ML Katas

Tensor Manipulation: One-Hot Encoding

easy (<10 mins) pytorch data tensor
today by E

Description

Implement one-hot encoding for a batch of class indices. Given a 1D tensor of integer labels, create a 2D tensor where each row is a vector of zeros except for a 1 at the index of the class.

Guidance

torch.zeros is a good way to start. The most efficient way to place the 1s is to use torch.scatter_. It allows you to update a tensor based on indices from another tensor.

Starter Code

import torch

def one_hot_encode(labels, num_classes):
    # labels: (B,)
    batch_size = labels.size(0)
    # 1. Create a zero tensor of the correct shape
    y_onehot = torch.zeros(batch_size, num_classes)

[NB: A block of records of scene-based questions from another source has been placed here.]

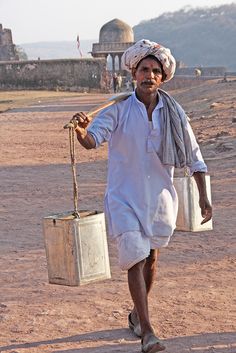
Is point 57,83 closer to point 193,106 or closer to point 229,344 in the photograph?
point 193,106

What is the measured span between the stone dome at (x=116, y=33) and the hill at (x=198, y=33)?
4571cm

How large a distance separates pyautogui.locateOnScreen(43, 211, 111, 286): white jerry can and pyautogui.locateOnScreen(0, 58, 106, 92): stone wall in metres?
39.4

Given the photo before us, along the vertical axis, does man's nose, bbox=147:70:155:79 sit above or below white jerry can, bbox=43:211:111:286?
above

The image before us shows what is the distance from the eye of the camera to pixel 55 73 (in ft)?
145

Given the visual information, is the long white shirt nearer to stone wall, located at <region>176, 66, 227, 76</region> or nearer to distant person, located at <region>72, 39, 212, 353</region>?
distant person, located at <region>72, 39, 212, 353</region>

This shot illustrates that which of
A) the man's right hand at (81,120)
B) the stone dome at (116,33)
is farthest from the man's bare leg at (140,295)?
the stone dome at (116,33)

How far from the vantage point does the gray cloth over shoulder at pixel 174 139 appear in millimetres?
4477

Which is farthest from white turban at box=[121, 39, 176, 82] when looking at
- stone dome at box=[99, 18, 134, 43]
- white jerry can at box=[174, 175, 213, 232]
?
stone dome at box=[99, 18, 134, 43]

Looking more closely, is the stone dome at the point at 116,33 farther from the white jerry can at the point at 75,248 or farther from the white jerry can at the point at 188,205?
the white jerry can at the point at 75,248

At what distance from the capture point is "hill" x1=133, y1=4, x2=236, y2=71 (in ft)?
379

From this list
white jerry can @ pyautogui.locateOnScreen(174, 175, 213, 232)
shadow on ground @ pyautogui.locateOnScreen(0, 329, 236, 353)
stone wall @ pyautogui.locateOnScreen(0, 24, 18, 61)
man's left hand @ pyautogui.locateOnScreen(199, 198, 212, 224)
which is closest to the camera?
shadow on ground @ pyautogui.locateOnScreen(0, 329, 236, 353)

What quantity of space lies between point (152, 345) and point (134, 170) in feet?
2.90

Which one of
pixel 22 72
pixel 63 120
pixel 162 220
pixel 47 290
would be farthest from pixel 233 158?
pixel 22 72

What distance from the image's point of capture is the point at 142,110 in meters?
4.50
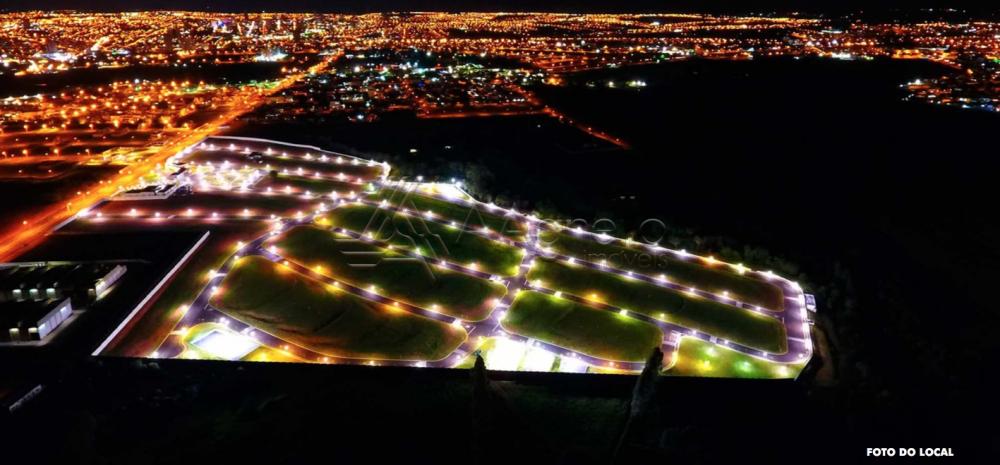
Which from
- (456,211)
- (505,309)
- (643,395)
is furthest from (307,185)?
(643,395)

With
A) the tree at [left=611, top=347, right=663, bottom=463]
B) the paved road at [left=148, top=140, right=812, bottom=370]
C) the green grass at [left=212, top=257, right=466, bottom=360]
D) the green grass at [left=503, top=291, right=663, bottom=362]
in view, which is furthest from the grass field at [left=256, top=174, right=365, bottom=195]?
the tree at [left=611, top=347, right=663, bottom=463]

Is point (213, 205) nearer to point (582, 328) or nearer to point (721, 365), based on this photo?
point (582, 328)

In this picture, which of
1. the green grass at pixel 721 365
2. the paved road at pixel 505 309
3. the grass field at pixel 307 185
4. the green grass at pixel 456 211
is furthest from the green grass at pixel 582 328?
the grass field at pixel 307 185

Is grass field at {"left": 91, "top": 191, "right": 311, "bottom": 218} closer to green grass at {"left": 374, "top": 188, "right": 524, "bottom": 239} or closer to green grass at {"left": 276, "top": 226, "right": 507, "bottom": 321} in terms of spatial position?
green grass at {"left": 276, "top": 226, "right": 507, "bottom": 321}

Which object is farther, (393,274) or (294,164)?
(294,164)

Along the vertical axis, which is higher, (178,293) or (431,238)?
(431,238)

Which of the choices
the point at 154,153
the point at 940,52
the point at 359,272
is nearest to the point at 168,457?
the point at 359,272

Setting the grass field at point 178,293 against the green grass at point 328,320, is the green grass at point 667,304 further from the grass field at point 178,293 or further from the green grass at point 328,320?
the grass field at point 178,293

    # 2. Use scatter_ to place 1s
    # The first argument to scatter_ is the dimension
    # The second is the index tensor (needs to be 2D)
    # The third is the value to scatter
    y_onehot.scatter_(1, labels.unsqueeze(1), 1)

    return y_onehot

Verification

Create a tensor of labels like torch.tensor([0, 2, 1]) with num_classes=3. The output should be [[1, 0, 0], [0, 0, 1], [0, 1, 0]].